(BRIEF):
An exact transcript of all the records is the expected answer.

(DATA FOR ANALYSIS):
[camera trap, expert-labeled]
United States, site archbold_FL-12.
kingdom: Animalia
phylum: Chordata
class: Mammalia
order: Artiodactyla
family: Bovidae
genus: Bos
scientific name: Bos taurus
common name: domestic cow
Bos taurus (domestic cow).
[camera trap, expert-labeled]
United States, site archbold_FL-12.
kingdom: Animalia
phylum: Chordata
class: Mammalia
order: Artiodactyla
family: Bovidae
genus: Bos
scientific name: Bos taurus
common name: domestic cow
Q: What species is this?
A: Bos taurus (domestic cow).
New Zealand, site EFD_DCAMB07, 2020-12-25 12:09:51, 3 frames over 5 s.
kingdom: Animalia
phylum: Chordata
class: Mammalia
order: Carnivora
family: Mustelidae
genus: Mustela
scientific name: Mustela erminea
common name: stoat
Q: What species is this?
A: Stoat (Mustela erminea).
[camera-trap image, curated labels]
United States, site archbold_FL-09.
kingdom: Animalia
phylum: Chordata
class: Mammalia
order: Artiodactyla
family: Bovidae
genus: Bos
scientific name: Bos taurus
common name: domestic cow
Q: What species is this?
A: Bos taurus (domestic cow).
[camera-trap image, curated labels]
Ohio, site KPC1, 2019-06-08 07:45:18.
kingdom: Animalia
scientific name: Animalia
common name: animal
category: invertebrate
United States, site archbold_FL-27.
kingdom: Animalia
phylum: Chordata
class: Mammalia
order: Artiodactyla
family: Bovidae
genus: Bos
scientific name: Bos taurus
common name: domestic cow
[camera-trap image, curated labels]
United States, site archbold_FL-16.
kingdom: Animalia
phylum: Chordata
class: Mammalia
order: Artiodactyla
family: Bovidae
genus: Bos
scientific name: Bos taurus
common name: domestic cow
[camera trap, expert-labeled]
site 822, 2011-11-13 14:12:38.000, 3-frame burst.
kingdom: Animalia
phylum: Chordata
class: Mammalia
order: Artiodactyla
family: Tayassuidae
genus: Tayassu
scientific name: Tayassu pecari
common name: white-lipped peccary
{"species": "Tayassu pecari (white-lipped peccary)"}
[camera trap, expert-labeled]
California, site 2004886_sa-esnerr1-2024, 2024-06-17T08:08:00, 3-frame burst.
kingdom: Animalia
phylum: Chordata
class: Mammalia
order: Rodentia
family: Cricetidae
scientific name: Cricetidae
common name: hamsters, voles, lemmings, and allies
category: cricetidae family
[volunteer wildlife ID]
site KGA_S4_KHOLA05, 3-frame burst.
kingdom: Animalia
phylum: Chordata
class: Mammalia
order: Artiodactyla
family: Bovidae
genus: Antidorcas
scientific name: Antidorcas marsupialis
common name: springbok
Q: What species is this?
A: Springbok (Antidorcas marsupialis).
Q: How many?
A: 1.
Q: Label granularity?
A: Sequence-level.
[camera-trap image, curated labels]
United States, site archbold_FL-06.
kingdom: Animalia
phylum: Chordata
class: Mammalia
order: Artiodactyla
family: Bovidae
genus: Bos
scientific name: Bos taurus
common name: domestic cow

(SOLUTION BELOW):
[camera trap, expert-labeled]
United States, site archbold_FL-12.
kingdom: Animalia
phylum: Chordata
class: Mammalia
order: Artiodactyla
family: Bovidae
genus: Bos
scientific name: Bos taurus
common name: domestic cow
Bos taurus (domestic cow).
[camera trap, expert-labeled]
United States, site archbold_FL-12.
kingdom: Animalia
phylum: Chordata
class: Mammalia
order: Artiodactyla
family: Bovidae
genus: Bos
scientific name: Bos taurus
common name: domestic cow
Q: What species is this?
A: Bos taurus (domestic cow).
New Zealand, site EFD_DCAMB07, 2020-12-25 12:09:51, 3 frames over 5 s.
kingdom: Animalia
phylum: Chordata
class: Mammalia
order: Carnivora
family: Mustelidae
genus: Mustela
scientific name: Mustela erminea
common name: stoat
Q: What species is this?
A: Stoat (Mustela erminea).
[camera-trap image, curated labels]
United States, site archbold_FL-09.
kingdom: Animalia
phylum: Chordata
class: Mammalia
order: Artiodactyla
family: Bovidae
genus: Bos
scientific name: Bos taurus
common name: domestic cow
Q: What species is this?
A: Bos taurus (domestic cow).
[camera-trap image, curated labels]
Ohio, site KPC1, 2019-06-08 07:45:18.
kingdom: Animalia
scientific name: Animalia
common name: animal
category: invertebrate
United States, site archbold_FL-27.
kingdom: Animalia
phylum: Chordata
class: Mammalia
order: Artiodactyla
family: Bovidae
genus: Bos
scientific name: Bos taurus
common name: domestic cow
[camera-trap image, curated labels]
United States, site archbold_FL-16.
kingdom: Animalia
phylum: Chordata
class: Mammalia
order: Artiodactyla
family: Bovidae
genus: Bos
scientific name: Bos taurus
common name: domestic cow
[camera trap, expert-labeled]
site 822, 2011-11-13 14:12:38.000, 3-frame burst.
kingdom: Animalia
phylum: Chordata
class: Mammalia
order: Artiodactyla
family: Tayassuidae
genus: Tayassu
scientific name: Tayassu pecari
common name: white-lipped peccary
{"species": "Tayassu pecari (white-lipped peccary)"}
[camera trap, expert-labeled]
California, site 2004886_sa-esnerr1-2024, 2024-06-17T08:08:00, 3-frame burst.
kingdom: Animalia
phylum: Chordata
class: Mammalia
order: Rodentia
family: Cricetidae
scientific name: Cricetidae
common name: hamsters, voles, lemmings, and allies
category: cricetidae family
[volunteer wildlife ID]
site KGA_S4_KHOLA05, 3-frame burst.
kingdom: Animalia
phylum: Chordata
class: Mammalia
order: Artiodactyla
family: Bovidae
genus: Antidorcas
scientific name: Antidorcas marsupialis
common name: springbok
Q: What species is this?
A: Springbok (Antidorcas marsupialis).
Q: How many?
A: 1.
Q: Label granularity?
A: Sequence-level.
[camera-trap image, curated labels]
United States, site archbold_FL-06.
kingdom: Animalia
phylum: Chordata
class: Mammalia
order: Artiodactyla
family: Bovidae
genus: Bos
scientific name: Bos taurus
common name: domestic cow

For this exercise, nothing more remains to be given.